[Start of Given data]
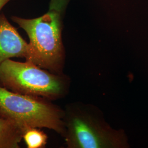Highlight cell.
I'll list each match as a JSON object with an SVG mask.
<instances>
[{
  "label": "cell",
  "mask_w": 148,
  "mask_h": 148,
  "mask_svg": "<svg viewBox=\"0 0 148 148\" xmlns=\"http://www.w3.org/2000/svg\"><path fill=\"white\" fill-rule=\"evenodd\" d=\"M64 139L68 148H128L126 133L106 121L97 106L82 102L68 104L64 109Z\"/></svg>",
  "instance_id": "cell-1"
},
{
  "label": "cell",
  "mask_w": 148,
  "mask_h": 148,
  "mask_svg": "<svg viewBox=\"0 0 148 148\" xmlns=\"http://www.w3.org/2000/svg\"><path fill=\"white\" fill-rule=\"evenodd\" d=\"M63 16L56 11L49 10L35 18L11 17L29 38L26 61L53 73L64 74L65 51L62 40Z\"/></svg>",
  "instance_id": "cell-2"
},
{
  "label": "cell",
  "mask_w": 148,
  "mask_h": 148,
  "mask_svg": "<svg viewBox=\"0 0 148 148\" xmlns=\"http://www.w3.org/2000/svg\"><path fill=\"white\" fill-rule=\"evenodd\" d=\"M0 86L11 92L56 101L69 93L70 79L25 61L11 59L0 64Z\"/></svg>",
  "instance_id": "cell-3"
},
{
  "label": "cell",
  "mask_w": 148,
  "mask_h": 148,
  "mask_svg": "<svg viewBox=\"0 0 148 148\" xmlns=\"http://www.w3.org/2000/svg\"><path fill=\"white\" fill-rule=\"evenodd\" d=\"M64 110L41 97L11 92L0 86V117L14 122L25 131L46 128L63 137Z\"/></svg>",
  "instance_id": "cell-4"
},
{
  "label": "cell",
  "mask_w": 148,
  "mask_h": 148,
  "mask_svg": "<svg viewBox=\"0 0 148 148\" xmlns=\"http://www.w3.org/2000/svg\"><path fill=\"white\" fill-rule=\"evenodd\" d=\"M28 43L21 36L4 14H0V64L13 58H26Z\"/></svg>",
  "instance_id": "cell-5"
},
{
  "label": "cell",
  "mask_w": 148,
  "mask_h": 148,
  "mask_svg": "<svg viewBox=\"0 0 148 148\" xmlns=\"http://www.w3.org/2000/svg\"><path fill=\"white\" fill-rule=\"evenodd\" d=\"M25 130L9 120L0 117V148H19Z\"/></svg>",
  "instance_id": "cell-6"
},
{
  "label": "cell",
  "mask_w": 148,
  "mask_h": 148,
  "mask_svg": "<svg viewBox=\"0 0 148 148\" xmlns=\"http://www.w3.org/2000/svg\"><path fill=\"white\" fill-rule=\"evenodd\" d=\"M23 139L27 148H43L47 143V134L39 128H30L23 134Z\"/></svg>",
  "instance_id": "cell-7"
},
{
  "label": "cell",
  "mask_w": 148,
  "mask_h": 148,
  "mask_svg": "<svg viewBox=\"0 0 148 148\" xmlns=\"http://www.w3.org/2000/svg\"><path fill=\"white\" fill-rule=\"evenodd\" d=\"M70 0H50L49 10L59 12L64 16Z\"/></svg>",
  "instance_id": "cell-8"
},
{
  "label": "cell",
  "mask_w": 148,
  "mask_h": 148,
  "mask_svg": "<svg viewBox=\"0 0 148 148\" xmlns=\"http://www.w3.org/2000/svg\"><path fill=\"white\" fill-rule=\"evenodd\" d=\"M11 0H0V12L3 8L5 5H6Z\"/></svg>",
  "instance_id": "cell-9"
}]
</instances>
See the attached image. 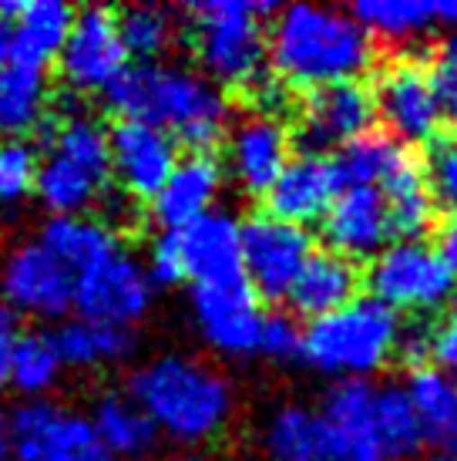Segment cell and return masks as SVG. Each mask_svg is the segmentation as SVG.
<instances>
[End of Given data]
Copy the material from its start through the line that contains "43L21 36L4 14H0V64L13", keeping every line the same and leaving out the pictures.

● **Solution to the problem**
Highlight cell.
I'll list each match as a JSON object with an SVG mask.
<instances>
[{
  "label": "cell",
  "mask_w": 148,
  "mask_h": 148,
  "mask_svg": "<svg viewBox=\"0 0 148 148\" xmlns=\"http://www.w3.org/2000/svg\"><path fill=\"white\" fill-rule=\"evenodd\" d=\"M64 139L68 148H128L126 133L106 121L97 106L82 102L68 104L64 109Z\"/></svg>",
  "instance_id": "cell-1"
},
{
  "label": "cell",
  "mask_w": 148,
  "mask_h": 148,
  "mask_svg": "<svg viewBox=\"0 0 148 148\" xmlns=\"http://www.w3.org/2000/svg\"><path fill=\"white\" fill-rule=\"evenodd\" d=\"M63 16L56 11L49 10L35 18L11 17L29 38L26 61L53 73L64 74L65 51L62 40Z\"/></svg>",
  "instance_id": "cell-2"
},
{
  "label": "cell",
  "mask_w": 148,
  "mask_h": 148,
  "mask_svg": "<svg viewBox=\"0 0 148 148\" xmlns=\"http://www.w3.org/2000/svg\"><path fill=\"white\" fill-rule=\"evenodd\" d=\"M0 86L11 92L56 101L69 93L70 79L25 61L11 59L0 64Z\"/></svg>",
  "instance_id": "cell-3"
},
{
  "label": "cell",
  "mask_w": 148,
  "mask_h": 148,
  "mask_svg": "<svg viewBox=\"0 0 148 148\" xmlns=\"http://www.w3.org/2000/svg\"><path fill=\"white\" fill-rule=\"evenodd\" d=\"M64 110L41 97L11 92L0 86V117L14 122L25 131L46 128L63 137Z\"/></svg>",
  "instance_id": "cell-4"
},
{
  "label": "cell",
  "mask_w": 148,
  "mask_h": 148,
  "mask_svg": "<svg viewBox=\"0 0 148 148\" xmlns=\"http://www.w3.org/2000/svg\"><path fill=\"white\" fill-rule=\"evenodd\" d=\"M28 43L21 36L4 14H0V64L13 58H26Z\"/></svg>",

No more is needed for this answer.